● ТЕКСТ ДЛЯ ЧТЕНИЯ:
Обосновавшийся в Нью-Йорке изысканный стилист Сергей Довлатов, не доживший 10 дней до 49 лет (в 1990 году сердце писателя сдало), в своих изящных ироничных рассказах использовал многие приемы «новой петербургской прозы»: обыгрывание экспрессивной детали и абсурдных ситуаций, особое внимание к неназойливому повествовательному ритму прозы и звучанию каждого отдельного слова. В своих писаниях обаятельный, саркастичный великан Довлатов, фанатик своего ремесла, внутри предложения никогда не ставил двух слов, начинавшихся с одной и той же буквы, но читатель, как правило, не замечает этого жесткого авторского самоограничения: проза Довлатова течет легко и естественно, хотя и задается трудными вопросами о судьбе петербургского мифа в новое время, исследуя трагикомические похождения ленинградцев в отечестве и за рубежом.
Этот миф подвергался также своеобразному демонтажу в насыщенных литературными аллюзиями утонченных постмодернистских стихотворениях меланхоличного затворника из Нью-Хэмпшира Льва Лосева. Когда Бродский говорил о Довлатове, что тот «замечателен, в первую очередь, именно отказом от трагической традиции (что есть всегда благородное имя инерции) русской литературы», то эти слова в еще большей степени можно было отнести к скептической, всегда балансирующей на грани отчаяния философской поэзии блестящего эрудита Лосева. При этом на противоположном полюсе – и стилистическом, и эмоциональном – новой эмигрантской литературы о Петербурге оказывался страстно-религиозный цикл стихов восторженного лобастого крепыша Дмитрия Бобышева, посвященный канонизированной Русской Синодальной Церковью в Соединенных Штатах блаженной Ксении Петербургской, юродивой XVIII века, которую благочестивый Бобышев воспевал как небесную покровительницу города.
Вживление эмигрантской литературы в ленинградскую культурную среду проходило небезболезненно. И с одной, и с другой стороны наличествовала определенная амбивалентность. Но многие ленинградские эмигранты с восторгом приняли неожиданно нагрянувшую возможность печататься, выступать или выставляться у себя на родине. В Ленинграде на сцене Кировского театра (которому вскоре вернули его дореволюционное имя – Мариинский) вновь появились перед своими поклонниками Наталья Макарова и Рудольф Нуреев, чьи имена еще недавно были выброшены из советской балетной энциклопедии. Большим культурным и общественным событием стало открытие 7 июня 1991 года установленного в Петропавловской крепости, напротив собора, где были похоронены русские цари из династии Романовых, памятника Петру Великому работы живущего в Соединенных Штатах художника и скульптора Михаила Шемякина.

● ИЗВЛЕЧЕННЫЕ СТРОКИ:
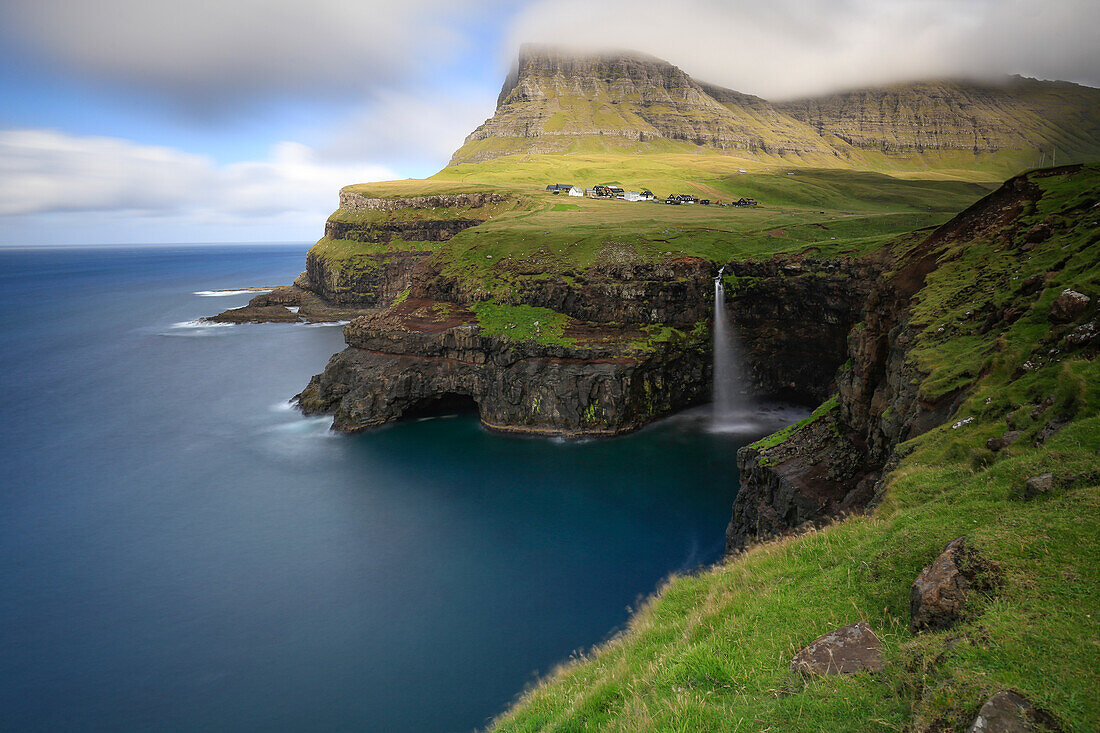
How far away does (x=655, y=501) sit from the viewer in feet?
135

* * *

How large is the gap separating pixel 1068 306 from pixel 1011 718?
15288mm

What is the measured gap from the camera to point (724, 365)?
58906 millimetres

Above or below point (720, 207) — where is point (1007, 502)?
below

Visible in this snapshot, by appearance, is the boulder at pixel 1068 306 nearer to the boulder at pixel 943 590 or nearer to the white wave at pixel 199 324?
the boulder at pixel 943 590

● ЗАДАНИЕ 1: В тексте о петербургском мифе и эмигрантской литературе перескажите короче абзац, который начинается словами «Вживление эмигрантской литературы». Главные факты нужно сохранить.
● ЗАДАНИЕ 2:
Согласуются ли с текстом о петербургском мифе и эмигрантской литературе утверждения (a), (b) и (c)? Для каждого ответьте «да» или «нет» и дословно приведите решающие слова текста.
(a) Сергей Довлатов умер в 1990 году.
(b) Лев Лосев жил в Нью-Йорке.
(c) Цикл стихов Дмитрия Бобышева посвящен блаженной Ксении Петербургской.
● ЗАДАНИЕ 3: Напишите продолжение текста о петербургском мифе и эмигрантской литературе, начав сразу после его последнего предложения.

● РЕЗУЛЬТАТ 1: Вживление эмигрантской литературы в ленинградскую культурную среду шло непросто, и обе стороны относились к нему с определенной амбивалентностью. Тем не менее многие ленинградские эмигранты с восторгом начали печататься, выступать и выставляться на родине. На сцене Кировского театра, которому вскоре вернули имя Мариинский, снова выступили Наталья Макарова и Рудольф Нуреев, хотя их имена недавно были выброшены из советской балетной энциклопедии. 7 июня 1991 года в Петропавловской крепости, напротив собора с захоронениями Романовых, открыли памятник Петру Великому работы Михаила Шемякина, живущего в США.

● РЕЗУЛЬТАТ 2:
(a) Да: «в 1990 году сердце писателя сдало».
(b) Нет: «меланхоличного затворника из Нью-Хэмпшира Льва Лосева».
(c) Да: «посвященный канонизированной Русской Синодальной Церковью в Соединенных Штатах блаженной Ксении Петербургской».

● РЕЗУЛЬТАТ 3:
На торжественную церемонию собралась, несмотря на дождь, громадная толпа. Люди стояли под зонтами, с букетами разноцветных цветов в руках, слушая военные марши петровского времени в исполнении музыкантов в ярко-красных униформах и белых париках той эпохи. Ровно в полдень, после сигнального выстрела установленной в Петропавловской крепости пушки (этот ежедневный ритуальный выстрел, по которому многие жители города сверяют свои часы, производится с начала XVIII века), белое покрывало медленно сползло с монумента, и глазам зрителей предстала сидящая в кресле внушительная фигура императора.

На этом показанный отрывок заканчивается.